Radiative Forcing Efficiency of the Fourmile Canyon Fire Smoke Plume - A Near-Perfect Ad Hoc Experiment
J.A. Augustine1, R.S. Stone2 and E.G. Dutton1
1NOAA Earth System Research Laboratory, 325 Broadway, Boulder, CO 80305; 303-497-6415, E-mail: John.A.Augustine@noaa.gov
2Cooperative Institute for Research in Environmental Sciences, University of Colorado, Boulder, CO 80309
On 6 Sep 2010 a wildfire in the foothills west of Boulder, CO grew explosively and sent a plume of smoke eastward. Fortunately, observations were made under and around the plume that were ideal for determining its radiative forcing efficiency (RFE), i.e., the change in net surface irradiance per unit aerosol optical depth at 500 nm (AOD500) [Stone et al. 2011]. Observations included two operational surface radiation budget (SRB) stations (Table Mountain and Boulder Atmospheric Observatory), four GPS water vapor sites, and three Weather Underground stations. Multiple channel Aerosol Optical Depth (AOD) was measured at the SRB sites and at the David Skaggs Research Center (DSRC) in Boulder, where air samples were also collected and analyzed for the aerosol’s optical properties. The ideal nature of this situation was enhanced by clear skies that permitted unrestrained AOD and RFE calculations over a continuum of solar zenith angles (SZA). Our primary result was the documentation of RFE for shortwave (SW) and longwave (LW) irradiance over a wide range of SZA (35°–73°) for a surface albedo of 0.15. RFEsw varied from –194±10 Wm-2AOD500-1 at high sun to –81±9 Wm–2AOD500-1 at 73° SZA, while RFElw was diurnally stable at +10±7 Wm-2AOD500-1. Diurnally integrated RFE for SW, LW and all-wave net were –61.5, +10.0, and –51.5 Wm-2AOD500-1, respectively. The net loss of incoming energy resulted in significant daytime cooling; observed air temperature anomalies under the plume were as much as –5°C. Published assessments of RFE are rare and often include a mix of limited ground-based data, error prone satellite retrievals, and model simulations that require assumptions on the optical properties of the aerosol. Our results were achieved entirely from highly accurate measurements and may be useful for refining model parameterizations and for improving assessments pertaining to smoke from northern wildfires.
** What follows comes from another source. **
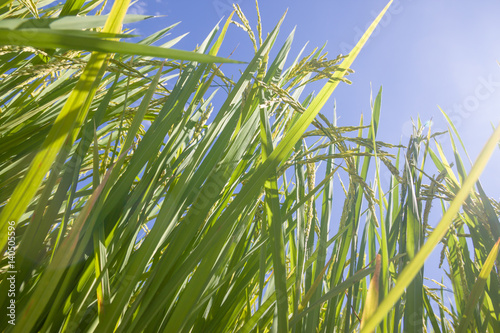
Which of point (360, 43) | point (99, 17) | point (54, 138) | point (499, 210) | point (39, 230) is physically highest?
point (99, 17)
Stone, R.S., J.A. Augustine, E.G. Dutton, N.T. O’Neil, and A. Saha (2011), Empirical determinations of the longwave and shortwave radiative forcing efficiencies of wildfire smoke, J. Geophys. Res., (in press).
Figure 1. NASA MODIS image of the Fourmile Canyon wildfire smoke plume at 12:15 LDT, 6 Sep 2010. Insert corresponds approximately to the green rectangle.